- [Dataset rows]

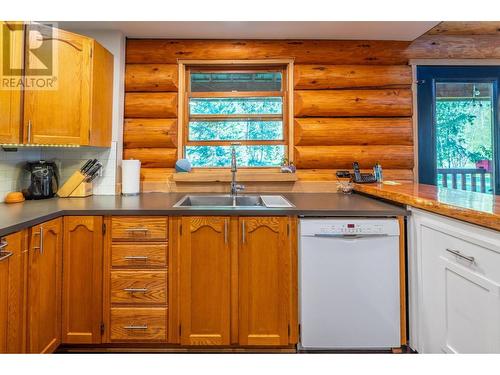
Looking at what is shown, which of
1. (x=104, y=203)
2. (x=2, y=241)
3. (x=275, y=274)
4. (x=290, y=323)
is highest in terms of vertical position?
(x=104, y=203)

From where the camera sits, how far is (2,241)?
128 cm

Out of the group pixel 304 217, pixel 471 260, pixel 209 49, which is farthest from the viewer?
pixel 209 49

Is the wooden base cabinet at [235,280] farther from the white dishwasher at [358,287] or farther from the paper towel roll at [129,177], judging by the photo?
the paper towel roll at [129,177]

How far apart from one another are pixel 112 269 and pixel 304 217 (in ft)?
3.90

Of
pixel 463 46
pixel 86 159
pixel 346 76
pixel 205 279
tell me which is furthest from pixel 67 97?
pixel 463 46

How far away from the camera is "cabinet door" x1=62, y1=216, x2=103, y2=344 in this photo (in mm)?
1756

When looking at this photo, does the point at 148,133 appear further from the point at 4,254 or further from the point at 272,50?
the point at 4,254

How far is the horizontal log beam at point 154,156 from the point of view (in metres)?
2.61

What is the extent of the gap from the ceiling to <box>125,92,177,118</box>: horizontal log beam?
51 cm
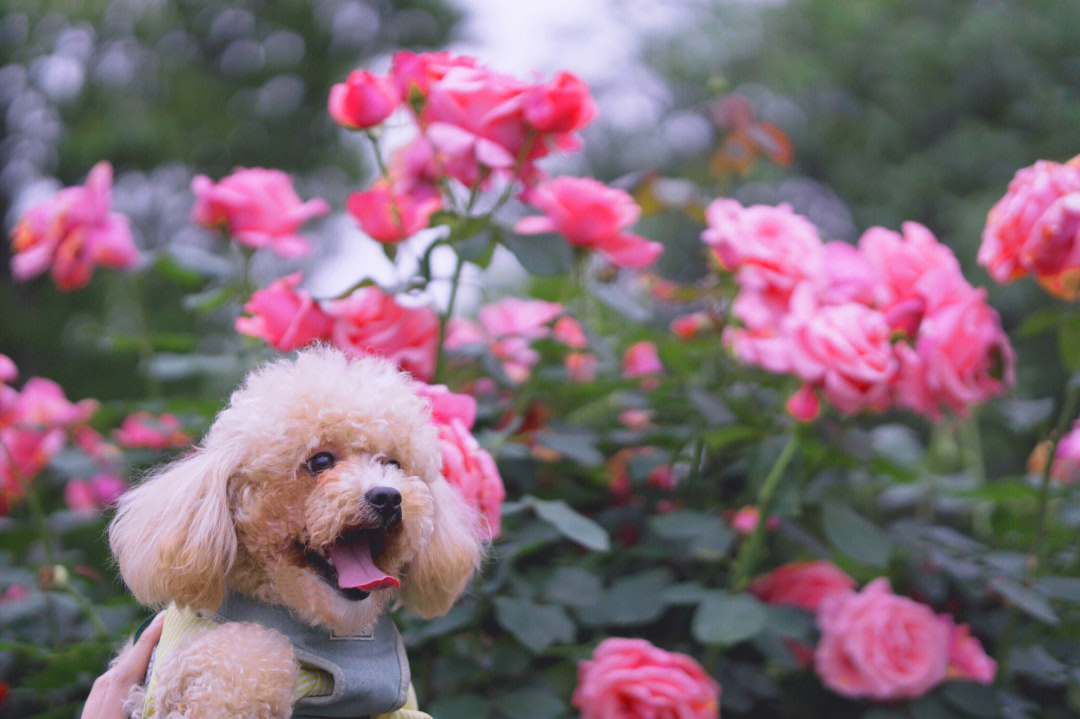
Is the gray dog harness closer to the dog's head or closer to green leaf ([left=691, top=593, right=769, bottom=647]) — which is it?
the dog's head

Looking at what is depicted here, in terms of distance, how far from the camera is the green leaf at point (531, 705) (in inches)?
38.7

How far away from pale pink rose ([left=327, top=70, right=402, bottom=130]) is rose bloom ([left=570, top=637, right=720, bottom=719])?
70 cm

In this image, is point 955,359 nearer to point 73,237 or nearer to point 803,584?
point 803,584

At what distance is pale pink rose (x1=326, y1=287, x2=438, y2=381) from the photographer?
100 cm

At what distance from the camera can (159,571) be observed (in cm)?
67

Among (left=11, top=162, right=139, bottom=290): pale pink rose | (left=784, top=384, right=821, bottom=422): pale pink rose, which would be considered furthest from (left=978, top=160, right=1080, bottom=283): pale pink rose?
(left=11, top=162, right=139, bottom=290): pale pink rose

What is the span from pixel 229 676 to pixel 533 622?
1.41ft

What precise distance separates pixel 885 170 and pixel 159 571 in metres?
6.14

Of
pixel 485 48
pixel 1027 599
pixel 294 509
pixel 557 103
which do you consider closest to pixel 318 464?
pixel 294 509

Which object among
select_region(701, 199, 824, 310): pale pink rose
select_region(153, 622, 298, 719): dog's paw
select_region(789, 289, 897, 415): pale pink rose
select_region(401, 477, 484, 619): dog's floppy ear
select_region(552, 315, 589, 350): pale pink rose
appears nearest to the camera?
select_region(153, 622, 298, 719): dog's paw

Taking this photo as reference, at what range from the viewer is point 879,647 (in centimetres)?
109

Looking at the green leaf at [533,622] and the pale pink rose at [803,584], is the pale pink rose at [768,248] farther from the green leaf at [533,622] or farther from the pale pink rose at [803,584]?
the green leaf at [533,622]

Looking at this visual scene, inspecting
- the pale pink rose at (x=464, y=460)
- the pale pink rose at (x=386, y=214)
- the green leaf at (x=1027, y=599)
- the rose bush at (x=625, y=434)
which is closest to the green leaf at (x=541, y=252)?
the rose bush at (x=625, y=434)

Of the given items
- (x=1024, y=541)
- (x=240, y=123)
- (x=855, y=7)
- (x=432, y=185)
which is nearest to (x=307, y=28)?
(x=240, y=123)
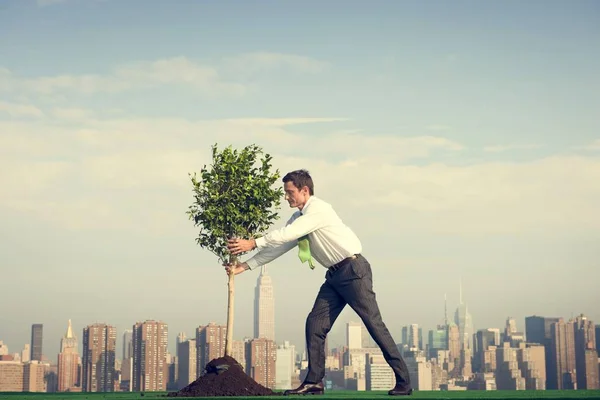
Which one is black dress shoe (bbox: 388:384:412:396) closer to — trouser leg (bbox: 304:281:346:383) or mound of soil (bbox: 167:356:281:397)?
trouser leg (bbox: 304:281:346:383)

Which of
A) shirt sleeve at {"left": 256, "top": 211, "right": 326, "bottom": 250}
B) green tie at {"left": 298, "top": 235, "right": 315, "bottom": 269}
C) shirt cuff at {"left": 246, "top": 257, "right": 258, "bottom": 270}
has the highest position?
shirt sleeve at {"left": 256, "top": 211, "right": 326, "bottom": 250}

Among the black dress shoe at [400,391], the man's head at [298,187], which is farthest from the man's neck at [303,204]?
the black dress shoe at [400,391]

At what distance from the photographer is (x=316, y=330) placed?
11.6 meters

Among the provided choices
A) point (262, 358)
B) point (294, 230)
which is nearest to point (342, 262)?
point (294, 230)

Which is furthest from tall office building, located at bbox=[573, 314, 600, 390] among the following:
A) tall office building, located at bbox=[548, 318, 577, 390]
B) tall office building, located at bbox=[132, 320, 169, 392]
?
tall office building, located at bbox=[132, 320, 169, 392]

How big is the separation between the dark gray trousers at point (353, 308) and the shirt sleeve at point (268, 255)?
68 centimetres

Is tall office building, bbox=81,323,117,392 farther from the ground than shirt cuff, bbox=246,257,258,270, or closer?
closer

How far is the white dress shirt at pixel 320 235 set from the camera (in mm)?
11242

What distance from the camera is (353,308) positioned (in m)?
11.4

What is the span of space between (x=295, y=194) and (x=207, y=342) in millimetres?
41839

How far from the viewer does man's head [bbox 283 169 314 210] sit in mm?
11594

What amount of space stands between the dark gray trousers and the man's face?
1.00 metres

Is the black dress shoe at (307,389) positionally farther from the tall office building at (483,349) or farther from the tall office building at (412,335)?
the tall office building at (412,335)

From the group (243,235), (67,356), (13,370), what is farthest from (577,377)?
(243,235)
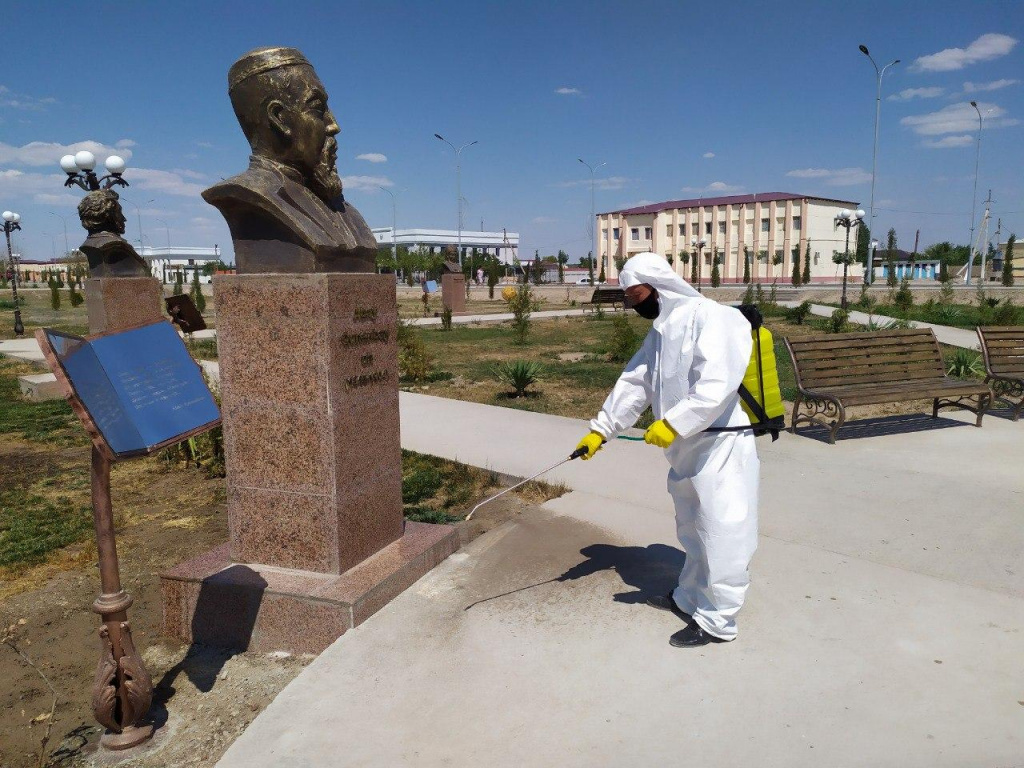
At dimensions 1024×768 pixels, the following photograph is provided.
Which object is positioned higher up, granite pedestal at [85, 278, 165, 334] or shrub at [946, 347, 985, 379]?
granite pedestal at [85, 278, 165, 334]

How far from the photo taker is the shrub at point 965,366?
9914 millimetres

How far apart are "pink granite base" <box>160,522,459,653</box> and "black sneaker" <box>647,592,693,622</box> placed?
1.19m

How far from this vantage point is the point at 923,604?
3.43 meters

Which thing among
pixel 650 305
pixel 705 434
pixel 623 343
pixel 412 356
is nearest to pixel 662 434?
pixel 705 434

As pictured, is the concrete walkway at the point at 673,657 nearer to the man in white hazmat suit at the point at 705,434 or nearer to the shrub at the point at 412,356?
the man in white hazmat suit at the point at 705,434

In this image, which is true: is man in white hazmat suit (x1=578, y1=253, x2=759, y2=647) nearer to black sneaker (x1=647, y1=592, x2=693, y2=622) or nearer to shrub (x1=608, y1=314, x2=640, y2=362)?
black sneaker (x1=647, y1=592, x2=693, y2=622)

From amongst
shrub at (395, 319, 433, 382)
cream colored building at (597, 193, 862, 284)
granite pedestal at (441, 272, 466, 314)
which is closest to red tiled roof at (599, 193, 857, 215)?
cream colored building at (597, 193, 862, 284)

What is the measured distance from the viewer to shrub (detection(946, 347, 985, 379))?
991 centimetres

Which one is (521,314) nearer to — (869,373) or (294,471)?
(869,373)

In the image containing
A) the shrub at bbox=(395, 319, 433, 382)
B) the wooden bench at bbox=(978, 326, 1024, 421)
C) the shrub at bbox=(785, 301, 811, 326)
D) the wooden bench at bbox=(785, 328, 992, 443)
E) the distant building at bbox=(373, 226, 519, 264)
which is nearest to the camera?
the wooden bench at bbox=(785, 328, 992, 443)

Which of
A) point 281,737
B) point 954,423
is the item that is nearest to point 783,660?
point 281,737

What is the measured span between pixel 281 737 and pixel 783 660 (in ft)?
6.27

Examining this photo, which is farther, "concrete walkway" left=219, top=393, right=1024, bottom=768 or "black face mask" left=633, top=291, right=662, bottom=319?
"black face mask" left=633, top=291, right=662, bottom=319

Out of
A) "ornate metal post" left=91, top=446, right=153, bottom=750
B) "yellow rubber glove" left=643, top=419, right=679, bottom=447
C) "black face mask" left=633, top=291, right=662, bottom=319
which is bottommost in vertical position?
"ornate metal post" left=91, top=446, right=153, bottom=750
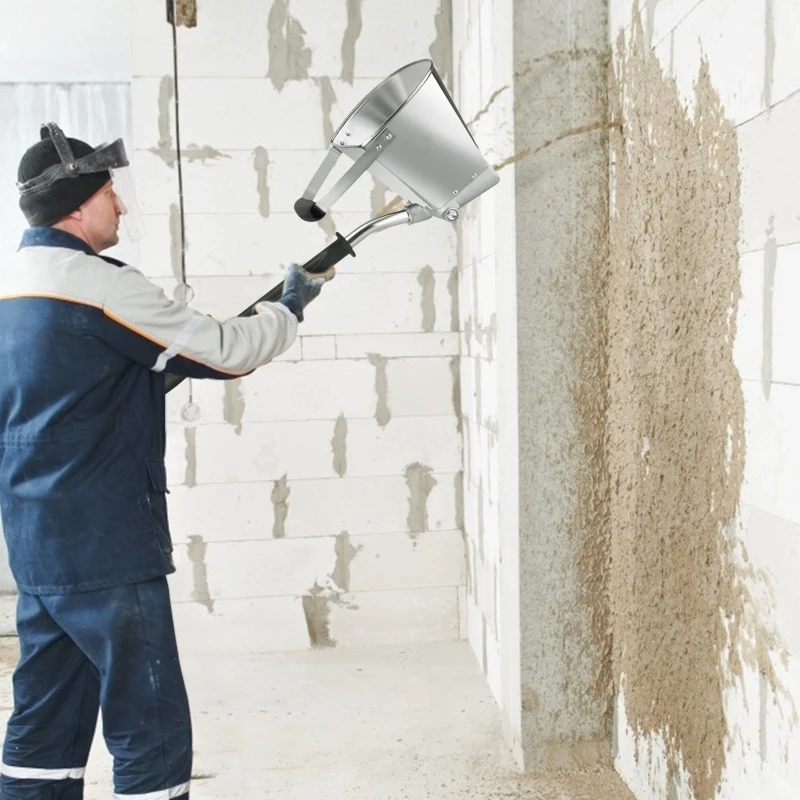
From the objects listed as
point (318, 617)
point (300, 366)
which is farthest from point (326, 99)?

- [Written instruction] Only the lines from the line containing "What is the measured span" through the end of the data are to be reproduced, exactly and with both ends included; pictures are omitted.

- [Solution to this task]
What is the measured span between pixel 281 737 and pixel 783 660 (in ft)?
6.27

Examining this photo, which is farther, "concrete walkway" left=219, top=393, right=1024, bottom=768 or "black face mask" left=633, top=291, right=662, bottom=319?
"black face mask" left=633, top=291, right=662, bottom=319

Out of
A) "ornate metal post" left=91, top=446, right=153, bottom=750
B) "yellow rubber glove" left=643, top=419, right=679, bottom=447
C) "black face mask" left=633, top=291, right=662, bottom=319
which is bottommost in vertical position?
"ornate metal post" left=91, top=446, right=153, bottom=750
From the objects listed as
point (318, 617)
point (300, 366)
which is farthest from point (326, 99)?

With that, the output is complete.